On November 25, 2011, I wrote an article on the corrosive impact of corruption on Uganda’s economy and society. I observed that corruption and NRM are inextricably interlinked that you cannot eliminate one without eliminating the other.
I concluded that both must go, using peaceful means in the first instance and resorting to war only as a last resort in self-defense.
A few people have contacted me privately to express opposition to my approach insisting that fire must be fought with fire. This group believes that a militarized NRM must be faced by a militarized response in the first instance.
Because so far I have not been convinced to support war, I wish to elaborate on my arguments in favor of peaceful means in the first instance.
My simple argument is that we should use water (peaceful means) to extinguish fire because there is ample evidence that it works, witness Eastern Europe in 1989 against communist dictators. If that fails then we have every justification to resort to war to end the suffering of Ugandans. And our friends and well wishers will understand that and extend a helping hand as appropriate. Why do I insist on peaceful means?
First, I believe that NRM regime is very vulnerable and desperate right now. Its economic, political, social and diplomatic image has plummeted. It has small support in Uganda. The majority of Ugandans now understood that they have been impoverished and now are being dispossessed of their assets especially land. They understand the government has refused to feed our children in schools who are dropping out in large numbers. They understand the government has refused to help create jobs for our youth who are unemployed to the tune of over 80 percent. They understand that Uganda has been divided into many unviable districts so that they can be dominated and exploited by the minority in the NRM regime.
In short, Ugandans are quickly learning that the sorry state they are in is due in large part to a deliberate government policy implemented by an uncaring regime. Therefore, there is massive silent discontent out there potentially ready to lend support to organized and collective opposition peaceful efforts to unseat the regime. Opposition leaders should not let this opportunity pass them by. All they need to do is shed selfishness and power hunger and come together in a joint effort to liberate Uganda.

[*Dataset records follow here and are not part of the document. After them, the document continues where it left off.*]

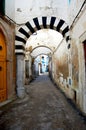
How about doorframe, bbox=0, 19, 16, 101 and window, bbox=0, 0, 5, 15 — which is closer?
window, bbox=0, 0, 5, 15

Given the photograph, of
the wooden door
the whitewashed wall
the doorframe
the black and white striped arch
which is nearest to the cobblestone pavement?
the wooden door

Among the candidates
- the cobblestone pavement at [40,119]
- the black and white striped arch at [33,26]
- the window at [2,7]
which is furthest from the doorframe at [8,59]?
the cobblestone pavement at [40,119]

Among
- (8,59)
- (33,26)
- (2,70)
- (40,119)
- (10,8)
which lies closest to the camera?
(40,119)

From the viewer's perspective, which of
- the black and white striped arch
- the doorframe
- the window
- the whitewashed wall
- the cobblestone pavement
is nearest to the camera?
the cobblestone pavement

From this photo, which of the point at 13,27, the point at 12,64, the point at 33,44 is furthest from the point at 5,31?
the point at 33,44

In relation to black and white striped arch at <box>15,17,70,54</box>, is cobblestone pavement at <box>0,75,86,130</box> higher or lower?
lower

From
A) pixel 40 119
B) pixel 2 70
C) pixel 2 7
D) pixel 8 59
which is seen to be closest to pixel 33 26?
pixel 2 7

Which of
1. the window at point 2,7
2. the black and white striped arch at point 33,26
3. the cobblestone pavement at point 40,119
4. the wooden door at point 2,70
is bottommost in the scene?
the cobblestone pavement at point 40,119

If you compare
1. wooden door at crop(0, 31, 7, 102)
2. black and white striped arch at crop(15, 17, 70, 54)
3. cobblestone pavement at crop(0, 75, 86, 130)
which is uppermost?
black and white striped arch at crop(15, 17, 70, 54)

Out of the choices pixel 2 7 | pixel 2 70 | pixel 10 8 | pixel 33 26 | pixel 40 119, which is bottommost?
pixel 40 119

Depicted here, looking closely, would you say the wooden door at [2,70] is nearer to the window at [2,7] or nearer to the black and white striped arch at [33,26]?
the window at [2,7]

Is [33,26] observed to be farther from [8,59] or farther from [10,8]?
[8,59]

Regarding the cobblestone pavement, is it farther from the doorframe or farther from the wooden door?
the doorframe

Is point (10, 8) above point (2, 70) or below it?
above
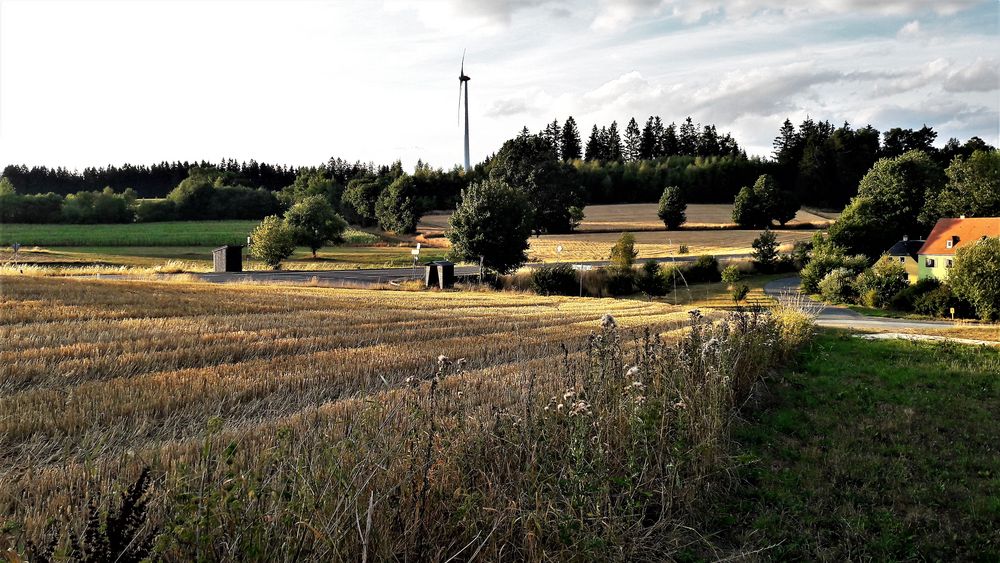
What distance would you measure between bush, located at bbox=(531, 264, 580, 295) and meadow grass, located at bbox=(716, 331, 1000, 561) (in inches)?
1109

Second, the experience of war in Uganda in pre-colonial, colonial and post-colonial periods does not have positive outcomes to report. All we remember is the destruction of Bunyoro during resistance to colonial rule, of Mengo in 1966, of Mbarara and Masaka in 1979, of Luwero in 1981 to 1985 and of Northern and Eastern regions of Uganda from 1986 until a few years ago.
Third, because of this destruction in lives, property, institutions and infrastructure, Ugandans should think twice before engaging in another war against a regime that is armed to the teeth and at a time when the international mood is not in favor of war as solving political problems by other means.
Engaging in a just war should be a last resort in self-defense, not the first means of restoring liberty, justice, dignity and democracy. War is an ugly business. Ugandans should draw lessons from those who know war first hand. Dwight D. Eisenhower understood the true nature of war and witnessed “… its brutality, its futility and its stupidity”.
Fourth, I believe that we can subdue the NRM regime without firing a shot which is of supreme importance. The diplomatic crusade that has just begun should be given a chance. It is beginning to work, witness the recent press release by State Department in the United States, scaling down or redirecting aid to Uganda, media and human rights reports condemning human rights violations and massive corruption and calls for corrupt leaders to step down. These are positive signs of diplomacy.
Ipso facto, a just war should be considered only after diplomacy and peaceful attempts have been exhausted and declared a failure. This, however, does not mean that we cannot prepare for war in self defense should that become necessary.
Thus, use of military means must always be the last resort and justified when all peaceful options including diplomacy have failed. We need to remember at all times that the people of Uganda – nationally or regionally – must always be consulted, endorse and participate in one form or another in military action to unseat an unpopular regime.